— begin ENTRIES SUPPLIED —

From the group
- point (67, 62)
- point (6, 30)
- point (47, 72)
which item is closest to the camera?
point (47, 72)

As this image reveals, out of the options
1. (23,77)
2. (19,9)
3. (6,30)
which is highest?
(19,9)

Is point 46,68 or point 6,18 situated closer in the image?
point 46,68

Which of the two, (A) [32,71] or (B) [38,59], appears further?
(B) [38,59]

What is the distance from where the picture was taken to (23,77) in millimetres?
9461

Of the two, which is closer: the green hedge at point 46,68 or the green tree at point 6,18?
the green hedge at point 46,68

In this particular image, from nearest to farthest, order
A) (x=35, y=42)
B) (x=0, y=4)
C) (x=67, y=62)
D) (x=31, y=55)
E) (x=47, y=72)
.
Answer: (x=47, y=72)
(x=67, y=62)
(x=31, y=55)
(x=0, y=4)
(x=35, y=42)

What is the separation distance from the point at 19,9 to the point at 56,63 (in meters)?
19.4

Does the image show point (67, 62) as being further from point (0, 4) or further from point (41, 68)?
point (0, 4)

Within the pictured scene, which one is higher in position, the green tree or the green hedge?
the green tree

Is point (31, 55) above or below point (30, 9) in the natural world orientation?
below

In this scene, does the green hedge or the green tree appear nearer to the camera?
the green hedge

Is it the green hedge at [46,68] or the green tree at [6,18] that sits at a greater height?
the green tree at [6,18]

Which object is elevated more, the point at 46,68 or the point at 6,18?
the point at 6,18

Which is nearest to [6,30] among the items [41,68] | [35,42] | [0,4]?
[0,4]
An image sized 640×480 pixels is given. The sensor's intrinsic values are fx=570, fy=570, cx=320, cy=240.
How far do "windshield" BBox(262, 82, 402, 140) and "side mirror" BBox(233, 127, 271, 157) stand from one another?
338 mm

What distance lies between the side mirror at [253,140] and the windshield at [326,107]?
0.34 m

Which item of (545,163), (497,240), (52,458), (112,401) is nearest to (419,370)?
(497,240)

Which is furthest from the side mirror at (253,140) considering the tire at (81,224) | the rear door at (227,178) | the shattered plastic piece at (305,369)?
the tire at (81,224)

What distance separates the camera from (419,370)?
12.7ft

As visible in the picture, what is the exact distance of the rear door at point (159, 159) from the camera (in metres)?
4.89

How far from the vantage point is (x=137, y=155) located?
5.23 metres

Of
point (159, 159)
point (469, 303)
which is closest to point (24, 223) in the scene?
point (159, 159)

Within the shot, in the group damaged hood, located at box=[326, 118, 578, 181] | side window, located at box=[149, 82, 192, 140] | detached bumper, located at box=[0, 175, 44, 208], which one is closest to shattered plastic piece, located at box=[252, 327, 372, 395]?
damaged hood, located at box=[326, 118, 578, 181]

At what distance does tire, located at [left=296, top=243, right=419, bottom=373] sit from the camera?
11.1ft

— end ENTRIES SUPPLIED —

[INSTRUCTION]: Rewrite all of the lines above, replacing each instance of "side mirror" with "wing mirror" and leaving everything else unchanged.

[FINISHED ANSWER]:
From the group
- point (67, 62)
- point (6, 30)
- point (47, 72)
which item is closest to the camera?
point (47, 72)

As this image reveals, out of the options
1. (23,77)
2. (19,9)
3. (6,30)
which is highest?
(19,9)

Is point 46,68 or point 6,18 situated closer in the image?
point 46,68

Which of the two, (A) [32,71] or (B) [38,59], appears further?
(B) [38,59]

What is the distance from where the picture was taken to (23,77) in millimetres?
9461

Of the two, which is closer: the green hedge at point 46,68 or the green tree at point 6,18?
the green hedge at point 46,68

In this particular image, from nearest to farthest, order
A) (x=35, y=42)
B) (x=0, y=4)
C) (x=67, y=62)
D) (x=31, y=55)
E) (x=47, y=72)
.
Answer: (x=47, y=72)
(x=67, y=62)
(x=31, y=55)
(x=0, y=4)
(x=35, y=42)

What is the separation distance from the point at 19,9 to the point at 56,63 (in meters)?
19.4

Does the image show point (67, 62) as being further from point (0, 4) or further from point (41, 68)?
point (0, 4)

Within the pictured scene, which one is higher in position, the green tree or the green hedge?
the green tree

Is point (31, 55) above or below point (30, 9) in the natural world orientation?
below

In this scene, does the green hedge or the green tree appear nearer to the camera?
the green hedge

Is it the green hedge at [46,68] or the green tree at [6,18] that sits at a greater height?
the green tree at [6,18]

Which object is elevated more, the point at 46,68 or the point at 6,18?
the point at 6,18

Which is nearest to [6,30] among the items [41,68] | [35,42] | [0,4]?
[0,4]
An image sized 640×480 pixels is given. The sensor's intrinsic values are fx=570, fy=570, cx=320, cy=240.
How far do "windshield" BBox(262, 82, 402, 140) and "wing mirror" BBox(233, 127, 271, 157) stand from one another?
338 mm

What distance lies between the wing mirror at [253,140] and the windshield at [326,107]?
0.34 m

Which item of (545,163), (497,240), (52,458), (112,401) is nearest to (419,370)?
(497,240)

Which is furthest from the wing mirror at (253,140) considering the tire at (81,224) | the rear door at (227,178) | the shattered plastic piece at (305,369)?
the tire at (81,224)

What distance separates the camera from (419,370)?
12.7ft

As visible in the picture, what is the exact distance of the rear door at point (159, 159) from the camera (in metres)?
4.89

How far from the vantage point is (x=137, y=155) located?
5.23 metres

Of
point (159, 159)
point (469, 303)
which is closest to point (24, 223) in the scene?
point (159, 159)

Within the shot, in the group damaged hood, located at box=[326, 118, 578, 181] | side window, located at box=[149, 82, 192, 140] | detached bumper, located at box=[0, 175, 44, 208], which one is closest to shattered plastic piece, located at box=[252, 327, 372, 395]?
damaged hood, located at box=[326, 118, 578, 181]

At what distance does tire, located at [left=296, top=243, right=419, bottom=373] sit from the camera?
11.1ft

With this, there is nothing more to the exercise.